Я последовательно сняла обе туфли, дождалась, пока Урмас исчезнет за дверью, и с наслаждением стянула капроновые колготки. В домике было холодно и неуютно, но по сравнению с бушующей снаружи метелью, наше спасительное убежище казалось настоящим очагом комфорта. Ступая босыми ногами по деревянным половицам, я обошла весь дом, состоящий из двух крохотных комнатушек, первая из которых представляла собой совмещенную с гостиной кухню, а вторая, видимо, служила спальней, и вполне современного санузла с душевой кабиной. Мебели в домике присутствовало по минимуму, зато имелся маленький телевизор, микроволновка и прочая мелкая бытовая техника, в отечественных реалиях давно перекочевавшая бы к предприимчивым воришкам, а здесь преспокойно стоящая на своих законных местах в терпеливом ожидании хозяев. Спрятанный в углу обогреватель я заметила скорее по наитию, и когда запорошенный снегом Урмас, вновь появился на пороге, мы с ним поняли друг-друга без слов. Жизненно важный электроприбор был моментально включен в розетку и уже через несколько минут мы сидели вокруг него на корточках и тщетно пытались отогреться. Понемногу сотрясающий меня озноб отступил, зато с недвусмысленным урчанием взбунтовался желудок, и я в слабой надежде на удачу принялась поэтапно обшаривать шкафы на предмет чего-нибудь съестного. В то мгновение, когда мой голодный взгляд цепко узрел на дальней полке забытые предыдущими обитателями гостевого дома банки с консервами, я чуть было не завопила от радости и внезапно поймала себя на мысли, что с нами творится нечто странное. Если мы мертвы, еда по идее не должна интересовать нас вовсе, так что-либо мы вот-вот превратимся в кровожадных зомби, и покончив с консервами, отправимся пожирать несчастных жителей окрестных городов, либо чаша сия нас успешно минула, и зверский аппетит всего лишь подтверждает нашу принадлежность к миру живых.

ГЛАВА XIII

В одном из кухонных ящиков Урмас практически сразу обнаружил полноценный набор столовых приборов, и уже через минуту уверенно отрывал ножом консервные банки. В помещении заметно потеплело, второй пилот избавился от кителя, а я от жакета, и окружающая нас обстановка вдруг показалась мне на удивление домашней. Я вскипятила воду, заварила чайные пакетики и окончательно разомлела в сытой истоме. Накопленная усталость вылилась в какое-то отрешенное безразличие ко всему происходящему, хотелось лишь доплестись до кровати и уснуть без задних ног, но если измочаленный непрерывными нервотрепками организм настойчиво требовал отдыха, то недремлющая интуиция, наоборот, яростно противилась моему погружению в расслабленное состояние. Шестое чувство отчаянно пыталось достучаться до моего засыпающего разума, и сколько бы я не отмахивалась от витающего надо мной сонма нехороших предчувствий, в укромных уголках подсознания росла и ширилась необъяснимая тревога. Впрочем, почему необъяснимая? Вон он, сидел, источник всех моих страхов, задумчиво отхлебывал из кружки горячий чай и будто намеренно не удостаивал меня ни словом, ни взглядом. Мысли Урмаса явно пребывали в совершенно иной плоскости, и я невольно испытала крайнюю степень изумления, когда он внезапно поделился со мной своими дальнейшими планами.

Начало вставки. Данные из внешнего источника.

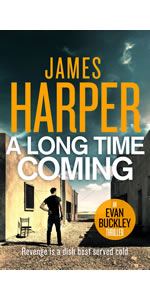 A Long Time Coming by James Harper, Evan Buckley, private detective mystery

–На улице я видел лопату для расчистки снега, — неожиданно сообщил второй пилот, — мы должны закопать CVR. Сомнительно, что без специального оборудования мне удастся вынуть из него модуль памяти, но я все равно попробую это сделать. В любом случае, «ящик» нужно зарыть как можно глубже.

–Мне тоже обязательно участвовать в этом беспределе? — хмуро уточнила я, — или ты будешь столь милосерден, что освободишь меня от необходимости заключать сделку с совестью?

–Пожалуй, сейчас настало самое время проявить гуманизм, — со злой издевкой в голосе согласился Урмас, — думаю, я справлюсь без твоей помощи. Но потом ты еще не раз скажешь мне спасибо. Я пошел решать нашу общую проблему, а ты пока включи телевизор, посмотри, как наш «Арбуз» попал в топ мировой ленты новостей!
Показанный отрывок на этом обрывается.